Much of the existing research on state-civil society relations in non-democratic contexts in general, and in Turkey in particular, designate organizations as aligned with or opposed to ruling regime policies as a starting point for analysis. In contrast, this paper has focused on a field where state policies and organizational goals may overlap across a complex political terrain. Moreover, in the refugee field, external actors centrally shape state and organizational capacity to carry out projects. Domestic political contestations are just one factor that shapes state-organization relations. For this reason, rather than assuming allegiance or opposition between organizations and the state a priori, this paper has analyzed how organizations situate themselves in relation to the state and funding agencies by invoking a range of labels and categories to represent their work. Their external identification by both international and domestic audiences shapes their relations with the state. Organizational identities must first be invoked and interpreted by relevant actors before they can explain interactional outcomes.

The paper has presented a framework that accounts for organizational identity and capacity to explain how organizations in a restrictive state context variably interact with state institutions. When organizations have high capacity, particularly buttressed by external funding, they will carry out projects in partnership with state institutions across a political spectrum. Organizational identity dictates whether this relationship will be one of compromise with narrow goal alignment or broader collaboration in project generation and implementation. In cases where state-CSO relations are already firmly established, identities are molded to appeal to external funders. For lower-capacity organizations, organizational identity shapes whether and how organizations engage state institutions. The more adversarial the organizational identity to ruling-party policies, the more strategically the organization will navigate permissions and partnerships with state institutions. More neutral-presenting organizations can circumvent registration and other formal bureaucratic procedures, operating autonomously.

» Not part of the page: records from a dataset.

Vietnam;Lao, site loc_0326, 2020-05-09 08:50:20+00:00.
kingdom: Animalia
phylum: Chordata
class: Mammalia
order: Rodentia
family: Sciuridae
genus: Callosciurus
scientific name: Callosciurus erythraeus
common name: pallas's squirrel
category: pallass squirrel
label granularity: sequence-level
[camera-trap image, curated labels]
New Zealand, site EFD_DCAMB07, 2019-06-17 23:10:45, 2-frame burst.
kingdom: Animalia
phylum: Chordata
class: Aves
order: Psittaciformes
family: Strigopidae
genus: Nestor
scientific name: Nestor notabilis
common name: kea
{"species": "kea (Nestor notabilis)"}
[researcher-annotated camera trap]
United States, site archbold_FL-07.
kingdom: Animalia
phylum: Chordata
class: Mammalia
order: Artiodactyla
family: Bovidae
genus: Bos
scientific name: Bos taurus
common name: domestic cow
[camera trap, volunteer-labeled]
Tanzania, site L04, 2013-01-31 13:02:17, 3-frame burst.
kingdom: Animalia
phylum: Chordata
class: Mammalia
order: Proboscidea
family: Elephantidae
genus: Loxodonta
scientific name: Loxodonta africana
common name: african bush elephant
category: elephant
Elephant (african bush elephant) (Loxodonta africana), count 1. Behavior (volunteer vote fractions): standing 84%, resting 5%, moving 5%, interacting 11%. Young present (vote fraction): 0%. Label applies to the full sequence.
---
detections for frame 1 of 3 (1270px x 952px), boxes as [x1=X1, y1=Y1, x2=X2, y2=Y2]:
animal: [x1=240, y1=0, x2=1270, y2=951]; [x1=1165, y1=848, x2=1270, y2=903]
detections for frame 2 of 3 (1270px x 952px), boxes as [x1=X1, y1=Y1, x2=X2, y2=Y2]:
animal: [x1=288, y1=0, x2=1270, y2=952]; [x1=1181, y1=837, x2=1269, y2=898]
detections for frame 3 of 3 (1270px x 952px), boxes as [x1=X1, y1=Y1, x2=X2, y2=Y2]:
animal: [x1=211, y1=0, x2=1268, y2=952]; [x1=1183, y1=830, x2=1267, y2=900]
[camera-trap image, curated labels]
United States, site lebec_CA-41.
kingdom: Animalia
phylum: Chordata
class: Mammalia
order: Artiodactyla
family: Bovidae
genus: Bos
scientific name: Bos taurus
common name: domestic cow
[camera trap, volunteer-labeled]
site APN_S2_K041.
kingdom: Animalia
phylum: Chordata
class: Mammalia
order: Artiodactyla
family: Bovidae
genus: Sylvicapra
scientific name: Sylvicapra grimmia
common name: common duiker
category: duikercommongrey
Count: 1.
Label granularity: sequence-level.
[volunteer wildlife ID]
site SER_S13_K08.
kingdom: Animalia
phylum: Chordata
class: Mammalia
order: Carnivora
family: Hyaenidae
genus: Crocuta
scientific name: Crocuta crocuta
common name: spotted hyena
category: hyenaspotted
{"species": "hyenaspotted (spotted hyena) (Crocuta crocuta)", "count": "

It bears emphasis that some organizations do not fit neatly into what is necessarily a simplified framework. Some organizations, for example, have significant capacity in one specific service area due to a large project-based grant from a funding agency (Organizations 9, 15, 22). In these cases, organizations often register and carry out their projects according to state strictures, without invoking language or labels with political valences in the Turkish context. Instead, they draw on notions of community, empowerment, social responsibility, and inclusion. This is particularly true of foreign organizations that register and work locally in Turkey. Their interactions with the state are marked by regulatory oversight, and organizations will often compromise to be able to carry out their specific projects.

As Nimer (2020) argues, and this paper further underscores, it is critical to consider actors beyond the state when analyzing state-civil society relations. Further research should test this framework across different policy or aid fields where actors outside the country of focus—INGOs, states with development funding, and other funding agencies—may have an interest in improving local conditions. This could include development aid in agriculture, healthcare or education, natural disaster relief, or post-conflict aid. Additionally, this study has focused on only one city. Whether these patterns are consistent across different regions remains a question to be empirically tested. Finally, more fine-grained analysis of funding ledgers could further elucidate and hone the framework by examining variation within high-capacity organizations in terms of how certain types of funding may lead to varied configurations of state-organization interactions. Alignment with and opposition to non-democratic state institutions are critical to shaping state-civil society relations. Yet CSOs operate in complex environments where their activities may not break along clear political cleavages. This qualitative study has sought to shed light on how state-CSO relationships are actively framed, negotiated, compromised, and re-cast by organizations in light of pragmatic considerations to effectively implement programs.